There was a steady increase in the number of admissions associated with CF from 2014 to 2019 (21). According to data from the CF registry (21), the patient count in 2021 stood at 32,100, a notable increase compared to the approximately 15,000 recorded in 1986. This is in line with an earlier investigation conducted by Agrawal et al., examining the NIS database spanning from 2003 to 2013 and revealing a rise in the number of inpatient discharges associated with CF during that period. The majority of these admissions were due to pulmonary examinations (33). These findings are primarily from advancements in therapies like CFTR modulators and improved mucociliary clearance, but also to the adoption of the care center model endorsed by the Cystic Fibrosis Foundation (CFF). These interventions have resulted in fewer pulmonary complications, improved FEV1, and enhanced quality and quantity of life in the CF population. The median predicted survival reached 53.1 in 2021, a significant increase from the mere 16 years observed in 1970 (21). As the CF population ages, managing their gastrointestinal manifestations becomes crucial to continued expansion of life expectancy.

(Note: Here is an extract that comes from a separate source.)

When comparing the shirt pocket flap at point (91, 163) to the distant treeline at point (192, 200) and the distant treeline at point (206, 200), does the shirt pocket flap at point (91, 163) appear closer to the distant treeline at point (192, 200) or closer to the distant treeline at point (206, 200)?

Another pertinent finding is that, concerning payer status, a majority of PwCF were covered by private health insurance compared to other insurance types. This aligns with previous findings from the CFF (21). Medicaid-covered patients might be less inclined to seek care at the onset due to concerns about limited healthcare access (34). Socioeconomic disparities among insured people with CF can impact care, with Medicaid-covered patients having a 3.7-fold higher risk of death compared to those without Medicaid (35). The low number of uninsured patients is promising because CF patients lacking health insurance have been shown to have higher mortality rates.
Our study has several limitations primarily associated with the characteristics of the NIS database and the study’s design. First, our results likely underestimate the true numbers of people with CF hospitalized since the NIS database was designed as an administrative dataset reflecting the coding practices unique to each institution. Therefore, a discharge coded with an alternative diagnosis might not have been reflected in the dataset. The dataset is also devoid of controls for data entry errors. Second, the NIS dataset lacks details about patients, essential to assess for symptoms and signs of PUD, metabolic risk factors that are usually associated with MASLD, and other laboratory and clinical signs of fatty liver disease. As such, this precludes the study of temporal relationship between conditions. Although our study controlled for the use of PPIs, NSAIDS and H2 blockers, one limitation was the inability to identify if the patients diagnosed with PUD were also positive for H. Pylori, another risk factor for peptic ulcer disease. While coinfection is a possibility, current literature suggests that the rates of H. Pylori in cystic fibrosis patients remain the same as the general population making it less likely to be a confounding factor in our study (1).